İngiltere'nin sahil şehri Faversham'da bir müstakbel korsan, John Ward geliyor dünyaya. Gençliğini balıkçılık yaparak geçiren Ward, 1558'de İspanyolların İngiltere'yi işggale kalkışması üzerine Kraliçenin izniyle korsanlığa başlar. İlginç de bir lakabı vardır: Kaptan Jack Birdy, yani Kuş Jack. Bu isimle yıllarca korsanlık yapar, 1602'de Katolik rehinelerle dolu Danimarkalı bir gemiyi yağmaladığı için Karayiplerde hapse atılır. 1603'te tahta çıkan I. James İspanya ile barış ilan edilince ordudan ayrılan John, adamlarıyla beraber limandan çaldığı küçük bir gemiyle büyük bir Fransız gemisini ele geçirir. Ona da tıpkı kendisininki gibi ironik bir isim takar: Little John, yani Küçük John.

Jack Sparrow değil, Jack Chick olamalıydı

Adamları tarafından kaptan seçilen John, baskı altında olduğu memleketini terk ederek Küçük John'la Katolik gemilerini yağmalamak üzere Akdeniz'e açılır. Burada Osman Dayı adında, kendisi gibi aslen İngiliz olan başka bir korsanla tanışır. Bir süre sonra da mürettabatıyla beraber Müslüman olur ve adını Yusuf olarak değiştirir.

Ardından başındaki şapkayı çıkarır ve tam olarak filmdeki gibi olmasa da Müslüman alameti olan sarık sarar.

Evvelden bağımlısı olduğu şarabı bırakan Yusuf Reis ile William Lithgow arasında şöyle bir diyalog geçmiştir:

-Görüyorsun dostum. Küçük bir koşun aşkıyla büyüdüm.

-Hadi canım! Adı ne? Onu haberdar etmeli miyim sizce?

-Hayır, seni sandal faresi! Minnacık, küçücük bir kuş bu.

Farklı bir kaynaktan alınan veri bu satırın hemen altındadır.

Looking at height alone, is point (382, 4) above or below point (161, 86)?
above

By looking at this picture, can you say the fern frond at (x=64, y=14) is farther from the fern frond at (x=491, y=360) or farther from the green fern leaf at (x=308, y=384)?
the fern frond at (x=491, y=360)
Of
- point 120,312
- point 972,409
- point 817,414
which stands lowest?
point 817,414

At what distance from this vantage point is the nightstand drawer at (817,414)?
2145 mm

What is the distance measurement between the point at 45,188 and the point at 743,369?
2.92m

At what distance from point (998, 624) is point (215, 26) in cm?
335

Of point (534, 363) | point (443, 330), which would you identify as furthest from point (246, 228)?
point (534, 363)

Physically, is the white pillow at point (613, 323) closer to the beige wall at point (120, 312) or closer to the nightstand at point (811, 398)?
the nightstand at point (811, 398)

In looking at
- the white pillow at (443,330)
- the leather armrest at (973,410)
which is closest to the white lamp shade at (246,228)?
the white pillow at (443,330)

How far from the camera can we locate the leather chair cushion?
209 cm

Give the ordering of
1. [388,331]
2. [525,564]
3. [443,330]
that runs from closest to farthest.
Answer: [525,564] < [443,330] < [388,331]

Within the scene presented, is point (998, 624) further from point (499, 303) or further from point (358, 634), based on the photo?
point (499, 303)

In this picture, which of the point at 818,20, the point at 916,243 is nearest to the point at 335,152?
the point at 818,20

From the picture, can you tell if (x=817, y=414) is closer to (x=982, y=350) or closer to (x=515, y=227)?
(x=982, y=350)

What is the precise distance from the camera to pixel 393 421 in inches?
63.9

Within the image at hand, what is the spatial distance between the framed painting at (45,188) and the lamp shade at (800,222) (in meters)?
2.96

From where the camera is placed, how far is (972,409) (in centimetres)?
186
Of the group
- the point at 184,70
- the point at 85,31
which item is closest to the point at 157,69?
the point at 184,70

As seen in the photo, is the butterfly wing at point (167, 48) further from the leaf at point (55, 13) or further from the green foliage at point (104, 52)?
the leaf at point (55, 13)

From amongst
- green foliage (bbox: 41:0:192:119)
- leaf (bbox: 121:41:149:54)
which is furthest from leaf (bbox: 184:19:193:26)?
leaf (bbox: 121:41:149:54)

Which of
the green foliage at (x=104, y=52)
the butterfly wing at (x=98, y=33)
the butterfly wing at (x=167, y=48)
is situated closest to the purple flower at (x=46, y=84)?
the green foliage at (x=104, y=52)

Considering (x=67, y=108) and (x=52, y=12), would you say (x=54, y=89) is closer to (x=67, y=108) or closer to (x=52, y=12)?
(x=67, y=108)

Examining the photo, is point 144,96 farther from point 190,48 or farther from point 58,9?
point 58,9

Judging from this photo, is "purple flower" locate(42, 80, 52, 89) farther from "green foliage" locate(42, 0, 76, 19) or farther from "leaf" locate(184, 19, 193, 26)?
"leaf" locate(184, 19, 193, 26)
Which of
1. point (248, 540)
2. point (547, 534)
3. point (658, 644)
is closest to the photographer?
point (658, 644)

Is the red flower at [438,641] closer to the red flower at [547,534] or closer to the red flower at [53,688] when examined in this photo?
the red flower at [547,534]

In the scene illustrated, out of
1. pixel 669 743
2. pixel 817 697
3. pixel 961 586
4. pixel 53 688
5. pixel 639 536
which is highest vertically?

-Küçük bir kuş? Kaptan Jack, bir serçeden mi bahsediyoruz yoksa?

Tam burada serçenin İngilizcesinin "sparrow" olduğunu hatırlatmamız gerek. Büyük ihtimalle senaristler konuşmanın devamını okumamışlar; zira Yusuf Reis, Lithgow'a küçükken serçeleri değil, civcivleri çok sevdiğinden bahsetmektedir. Aksi takdirde filmindeki adı Jack Sparrow değil, Jack Chick olmalıydı.